## GIVEN EXERCISE
Copy out the text of every item below word for word, leaving out the pictures.

- - - -

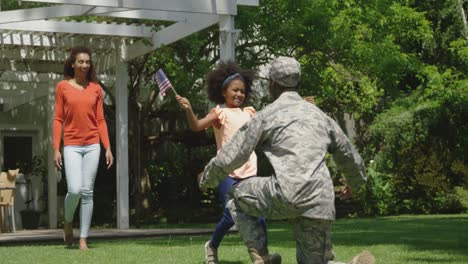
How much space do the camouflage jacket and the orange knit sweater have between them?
3.34 m

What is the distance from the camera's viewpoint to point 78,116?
8703 mm

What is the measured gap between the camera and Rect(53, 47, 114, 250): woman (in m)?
8.58

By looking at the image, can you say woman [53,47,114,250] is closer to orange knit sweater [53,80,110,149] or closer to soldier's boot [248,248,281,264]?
orange knit sweater [53,80,110,149]

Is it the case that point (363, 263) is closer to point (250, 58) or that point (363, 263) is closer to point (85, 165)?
point (85, 165)

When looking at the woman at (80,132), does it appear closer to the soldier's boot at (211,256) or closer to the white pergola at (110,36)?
the soldier's boot at (211,256)

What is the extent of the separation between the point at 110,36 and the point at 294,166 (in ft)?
32.9

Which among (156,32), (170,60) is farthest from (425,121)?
(156,32)

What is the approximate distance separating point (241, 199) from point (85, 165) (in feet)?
11.1

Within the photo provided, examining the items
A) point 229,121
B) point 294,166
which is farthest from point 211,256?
point 294,166

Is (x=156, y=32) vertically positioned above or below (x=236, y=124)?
above

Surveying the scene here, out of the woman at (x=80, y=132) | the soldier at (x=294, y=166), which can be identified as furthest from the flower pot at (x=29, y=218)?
the soldier at (x=294, y=166)

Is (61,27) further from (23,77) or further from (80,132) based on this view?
(80,132)

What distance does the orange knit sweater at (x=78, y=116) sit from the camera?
28.3 feet

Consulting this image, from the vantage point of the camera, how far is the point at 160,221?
19234 millimetres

- - - -

## TASK SOLUTION
How much space do the camouflage jacket and the orange knit sweater have between them?
3.34 m

What is the distance from the camera's viewpoint to point 78,116?
8703 mm

What is the measured gap between the camera and Rect(53, 47, 114, 250): woman (in m)?
8.58

By looking at the image, can you say woman [53,47,114,250] is closer to orange knit sweater [53,80,110,149] or closer to soldier's boot [248,248,281,264]?
orange knit sweater [53,80,110,149]

Is it the case that point (363, 263) is closer to point (250, 58) or that point (363, 263) is closer to point (85, 165)?
point (85, 165)

When looking at the woman at (80,132), does it appear closer to the soldier's boot at (211,256) or closer to the white pergola at (110,36)?
the soldier's boot at (211,256)

What is the extent of the separation between the point at 110,36 and the point at 294,166 (in ft)?
32.9

Which among (156,32), (170,60) is farthest from (425,121)?
(156,32)

What is the approximate distance separating point (241, 199) from point (85, 165) (in feet)?
11.1

Within the photo provided, examining the items
A) point 229,121
B) point 294,166
which is farthest from point 211,256?
point 294,166

Is (x=156, y=32) vertically positioned above or below (x=236, y=124)?
above

Surveying the scene here, out of the woman at (x=80, y=132) | the soldier at (x=294, y=166), which can be identified as furthest from the flower pot at (x=29, y=218)?
the soldier at (x=294, y=166)

Is (61,27) further from (23,77) or further from (80,132) based on this view?
(80,132)

What distance does the orange knit sweater at (x=78, y=116) sit from the camera?
28.3 feet

Consulting this image, from the vantage point of the camera, how far is the point at 160,221?
19234 millimetres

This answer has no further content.